Lebih lanjut, Prof. Dede mengungkapkan bahwa pendidikan internasional di Indonesia bukan sekadar label, tetapi juga tentang cara berpikir global yang harus ditanamkan sejak dini. Kurikulum internasional seperti Cambridge dan International Baccalaureate (IB) memainkan peran penting dalam mencetak lulusan yang kompetitif secara global. Selain itu, beliau membandingkan kurikulum Indonesia dengan kurikulum Finlandia, yang meskipun memiliki jam pelajaran yang lebih sedikit, justru menghasilkan anak-anak yang unggul dalam pendidikan. Hal ini menunjukkan perlunya perbaikan dalam metode pengajaran dan pelatihan guru di Indonesia.
.
Dr.

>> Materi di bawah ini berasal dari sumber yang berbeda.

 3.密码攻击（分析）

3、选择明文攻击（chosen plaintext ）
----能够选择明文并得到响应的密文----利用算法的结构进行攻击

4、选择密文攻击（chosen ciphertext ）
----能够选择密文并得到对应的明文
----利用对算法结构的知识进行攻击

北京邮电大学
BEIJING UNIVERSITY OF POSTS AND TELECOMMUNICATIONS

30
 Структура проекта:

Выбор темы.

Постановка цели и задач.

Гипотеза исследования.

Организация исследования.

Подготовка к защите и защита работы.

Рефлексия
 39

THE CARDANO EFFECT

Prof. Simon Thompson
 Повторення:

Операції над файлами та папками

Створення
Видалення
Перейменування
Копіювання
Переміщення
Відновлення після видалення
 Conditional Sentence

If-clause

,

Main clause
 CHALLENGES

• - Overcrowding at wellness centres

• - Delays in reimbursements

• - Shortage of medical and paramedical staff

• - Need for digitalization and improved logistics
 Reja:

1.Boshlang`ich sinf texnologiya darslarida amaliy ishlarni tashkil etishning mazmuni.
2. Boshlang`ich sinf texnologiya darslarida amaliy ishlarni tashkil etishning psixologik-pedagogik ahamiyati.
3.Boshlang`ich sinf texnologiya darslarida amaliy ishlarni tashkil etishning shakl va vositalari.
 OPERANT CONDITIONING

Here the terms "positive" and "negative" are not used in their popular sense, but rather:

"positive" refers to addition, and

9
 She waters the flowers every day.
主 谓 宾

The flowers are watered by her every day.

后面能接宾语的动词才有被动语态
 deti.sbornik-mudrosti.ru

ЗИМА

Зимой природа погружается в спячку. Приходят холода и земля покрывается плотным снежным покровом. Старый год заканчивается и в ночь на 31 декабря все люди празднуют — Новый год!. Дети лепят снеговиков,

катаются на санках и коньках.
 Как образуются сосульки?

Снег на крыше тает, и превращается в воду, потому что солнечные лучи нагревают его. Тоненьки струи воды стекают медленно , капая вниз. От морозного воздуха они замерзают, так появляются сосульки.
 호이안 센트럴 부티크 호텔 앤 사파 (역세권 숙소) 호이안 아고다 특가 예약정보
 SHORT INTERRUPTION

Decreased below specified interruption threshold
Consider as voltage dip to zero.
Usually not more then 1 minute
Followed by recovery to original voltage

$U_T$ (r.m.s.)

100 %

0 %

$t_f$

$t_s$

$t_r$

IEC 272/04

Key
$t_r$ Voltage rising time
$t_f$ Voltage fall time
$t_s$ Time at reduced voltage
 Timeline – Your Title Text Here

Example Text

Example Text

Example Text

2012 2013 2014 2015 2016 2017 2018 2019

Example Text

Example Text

Khairan Muhammad Arif, M.Ed, sebagai moderator, memberikan tanggapan yang menambahkan nuansa berbeda dalam diskusi ini. Dengan penuh apresiasi terhadap penjelasan Prof. Dede, beliau mengungkapkan bahwa pembahasan mengenai kebijakan dan regulasi pendidikan internasional di Indonesia memang penuh dengan dinamika. Dr. Khairan menyoroti perubahan penting terkait dengan Permendiknas 2014, yang mengubah konsep sekolah internasional menjadi Satuan Pendidikan Kerjasama (SPK). Hal ini menunjukkan bahwa, meskipun label “internasional” diubah, sistem pendidikan Indonesia tetap membuka peluang untuk pendidikan berkualitas melalui kerjasama dengan lembaga pendidikan asing.
.
Dr. Khairan juga menambahkan bahwa dalam SPK terdapat beberapa persyaratan, seperti penerapan standar internasional, pendekatan pembelajaran berbasis OECD, Bilingual Paikem, dan sebagainya. Dalam hal ini, beliau mengajak peserta untuk mencermati lebih dalam regulasi SPK yang ada, agar dapat menyusun sekolah internasional dengan kriteria yang sesuai.
.
Beliau juga menyoroti pengalaman yang mengesankan dari para guru-guru Indonesia yang pernah menempuh pendidikan di Al-Azhar, Mesir. Dr. Khairan bercerita tentang Prof. Huzaimah, seorang tokoh yang menyelesaikan S2 dan S3 dalam waktu empat tahun, setelah sebelumnya menempuh pendidikan SMA di Indonesia. Hal ini menunjukkan betapa padatnya materi yang diajarkan di Indonesia, yang bahkan dapat menyamai standar pendidikan luar negeri. Namun, Dr. Khairan juga mengingatkan bahwa hal tersebut menjadi tantangan tersendiri dalam konteks kualitas pendidikan yang harus diperbaiki, mengingat padatnya kurikulum yang masih sering tidak sesuai dengan perkembangan global.
.
Dalam akhir diskusi, Prof. Dede menekankan pentingnya meningkatkan kualitas pendidikan agar Indonesia dapat mempersiapkan generasi yang siap bersaing di pasar global, dengan mengutamakan kualitas, bukan kuantitas. Pembicaraan ini memperlihatkan betapa besar peran sekolah internasional dalam memajukan kualitas pendidikan di Indonesia untuk menghadapi tantangan globalisasi yang terus berkembang.